- Problem to work on
What is needed is a verbatim copy of all the records.

(Brief descriptive captions)

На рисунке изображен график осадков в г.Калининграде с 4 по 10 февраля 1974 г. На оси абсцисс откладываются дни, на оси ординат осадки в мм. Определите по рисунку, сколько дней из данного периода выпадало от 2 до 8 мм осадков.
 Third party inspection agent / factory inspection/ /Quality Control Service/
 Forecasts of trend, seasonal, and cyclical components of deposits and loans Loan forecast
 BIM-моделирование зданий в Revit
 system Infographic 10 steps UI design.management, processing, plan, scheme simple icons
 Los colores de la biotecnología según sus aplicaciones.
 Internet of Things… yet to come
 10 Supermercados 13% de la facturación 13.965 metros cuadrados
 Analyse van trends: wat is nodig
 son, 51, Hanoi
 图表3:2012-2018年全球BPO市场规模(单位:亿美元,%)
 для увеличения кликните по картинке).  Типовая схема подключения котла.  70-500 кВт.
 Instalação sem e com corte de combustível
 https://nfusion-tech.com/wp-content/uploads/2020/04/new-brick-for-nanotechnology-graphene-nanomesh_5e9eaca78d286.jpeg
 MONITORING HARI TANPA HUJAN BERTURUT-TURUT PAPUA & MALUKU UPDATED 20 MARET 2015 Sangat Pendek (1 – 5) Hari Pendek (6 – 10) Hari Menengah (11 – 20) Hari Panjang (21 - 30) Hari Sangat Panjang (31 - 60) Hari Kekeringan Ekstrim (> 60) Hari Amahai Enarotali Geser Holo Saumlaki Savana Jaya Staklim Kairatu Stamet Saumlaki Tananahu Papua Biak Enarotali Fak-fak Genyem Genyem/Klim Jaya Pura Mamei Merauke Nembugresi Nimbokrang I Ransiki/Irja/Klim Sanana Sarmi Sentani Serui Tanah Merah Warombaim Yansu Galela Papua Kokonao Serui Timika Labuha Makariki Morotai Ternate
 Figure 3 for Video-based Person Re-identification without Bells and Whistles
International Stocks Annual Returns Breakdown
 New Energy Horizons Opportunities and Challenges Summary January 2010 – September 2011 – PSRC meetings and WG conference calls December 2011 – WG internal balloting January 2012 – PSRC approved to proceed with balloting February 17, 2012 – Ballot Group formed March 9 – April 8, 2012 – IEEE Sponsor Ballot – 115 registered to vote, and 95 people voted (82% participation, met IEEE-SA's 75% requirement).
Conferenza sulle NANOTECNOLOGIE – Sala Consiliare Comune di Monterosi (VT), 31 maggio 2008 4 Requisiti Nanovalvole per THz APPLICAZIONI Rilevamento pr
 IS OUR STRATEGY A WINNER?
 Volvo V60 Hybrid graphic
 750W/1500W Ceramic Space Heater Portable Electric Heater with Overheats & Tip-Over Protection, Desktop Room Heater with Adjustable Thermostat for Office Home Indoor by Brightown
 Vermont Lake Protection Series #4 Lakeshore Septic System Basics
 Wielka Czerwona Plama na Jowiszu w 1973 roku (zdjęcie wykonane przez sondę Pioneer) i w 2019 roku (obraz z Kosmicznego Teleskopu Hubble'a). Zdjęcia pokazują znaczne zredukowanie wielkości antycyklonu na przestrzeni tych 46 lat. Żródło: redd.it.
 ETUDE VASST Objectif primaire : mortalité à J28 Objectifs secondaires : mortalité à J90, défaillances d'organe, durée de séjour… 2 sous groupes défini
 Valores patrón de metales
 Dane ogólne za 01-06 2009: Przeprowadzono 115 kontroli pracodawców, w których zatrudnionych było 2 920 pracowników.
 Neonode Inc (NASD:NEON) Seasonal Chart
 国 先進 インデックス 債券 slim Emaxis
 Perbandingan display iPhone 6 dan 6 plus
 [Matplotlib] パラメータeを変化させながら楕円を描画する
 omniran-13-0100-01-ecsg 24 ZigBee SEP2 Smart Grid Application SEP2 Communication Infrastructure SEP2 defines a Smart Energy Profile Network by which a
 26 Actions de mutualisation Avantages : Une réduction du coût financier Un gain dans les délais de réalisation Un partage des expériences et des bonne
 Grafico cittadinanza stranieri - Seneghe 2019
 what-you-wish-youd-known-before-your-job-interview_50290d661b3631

- Output of the task
На рисунке изображен график осадков в г.Калининграде с 4 по 10 февраля 1974 г. На оси абсцисс откладываются дни, на оси ординат осадки в мм. Определите по рисунку, сколько дней из данного периода выпадало от 2 до 8 мм осадков.
 Third party inspection agent / factory inspection/ /Quality Control Service/
 Forecasts of trend, seasonal, and cyclical components of deposits and loans Loan forecast
 BIM-моделирование зданий в Revit
 system Infographic 10 steps UI design.management, processing, plan, scheme simple icons
 Los colores de la biotecnología según sus aplicaciones.
 Internet of Things… yet to come
 10 Supermercados 13% de la facturación 13.965 metros cuadrados
 Analyse van trends: wat is nodig
 son, 51, Hanoi
 图表3:2012-2018年全球BPO市场规模(单位:亿美元,%)
 для увеличения кликните по картинке).  Типовая схема подключения котла.  70-500 кВт.
 Instalação sem e com corte de combustível
 https://nfusion-tech.com/wp-content/uploads/2020/04/new-brick-for-nanotechnology-graphene-nanomesh_5e9eaca78d286.jpeg
 MONITORING HARI TANPA HUJAN BERTURUT-TURUT PAPUA & MALUKU UPDATED 20 MARET 2015 Sangat Pendek (1 – 5) Hari Pendek (6 – 10) Hari Menengah (11 – 20) Hari Panjang (21 - 30) Hari Sangat Panjang (31 - 60) Hari Kekeringan Ekstrim (> 60) Hari Amahai Enarotali Geser Holo Saumlaki Savana Jaya Staklim Kairatu Stamet Saumlaki Tananahu Papua Biak Enarotali Fak-fak Genyem Genyem/Klim Jaya Pura Mamei Merauke Nembugresi Nimbokrang I Ransiki/Irja/Klim Sanana Sarmi Sentani Serui Tanah Merah Warombaim Yansu Galela Papua Kokonao Serui Timika Labuha Makariki Morotai Ternate
 Figure 3 for Video-based Person Re-identification without Bells and Whistles
International Stocks Annual Returns Breakdown
 New Energy Horizons Opportunities and Challenges Summary January 2010 – September 2011 – PSRC meetings and WG conference calls December 2011 – WG internal balloting January 2012 – PSRC approved to proceed with balloting February 17, 2012 – Ballot Group formed March 9 – April 8, 2012 – IEEE Sponsor Ballot – 115 registered to vote, and 95 people voted (82% participation, met IEEE-SA's 75% requirement).
Conferenza sulle NANOTECNOLOGIE – Sala Consiliare Comune di Monterosi (VT), 31 maggio 2008 4 Requisiti Nanovalvole per THz APPLICAZIONI Rilevamento pr
 IS OUR STRATEGY A WINNER?
 Volvo V60 Hybrid graphic
 750W/1500W Ceramic Space Heater Portable Electric Heater with Overheats & Tip-Over Protection, Desktop Room Heater with Adjustable Thermostat for Office Home Indoor by Brightown
 Vermont Lake Protection Series #4 Lakeshore Septic System Basics
 Wielka Czerwona Plama na Jowiszu w 1973 roku (zdjęcie wykonane przez sondę Pioneer) i w 2019 roku (obraz z Kosmicznego Teleskopu Hubble'a). Zdjęcia pokazują znaczne zredukowanie wielkości antycyklonu na przestrzeni tych 46 lat. Żródło: redd.it.
 ETUDE VASST Objectif primaire : mortalité à J28 Objectifs secondaires : mortalité à J90, défaillances d'organe, durée de séjour… 2 sous groupes défini
 Valores patrón de metales
 Dane ogólne za 01-06 2009: Przeprowadzono 115 kontroli pracodawców, w których zatrudnionych było 2 920 pracowników.
 Neonode Inc (NASD:NEON) Seasonal Chart
 国 先進 インデックス 債券 slim Emaxis
 Perbandingan display iPhone 6 dan 6 plus
 [Matplotlib] パラメータeを変化させながら楕円を描画する
 omniran-13-0100-01-ecsg 24 ZigBee SEP2 Smart Grid Application SEP2 Communication Infrastructure SEP2 defines a Smart Energy Profile Network by which a
 26 Actions de mutualisation Avantages : Une réduction du coût financier Un gain dans les délais de réalisation Un partage des expériences et des bonne
 Grafico cittadinanza stranieri - Seneghe 2019
 what-you-wish-youd-known-before-your-job-interview_50290d661b3631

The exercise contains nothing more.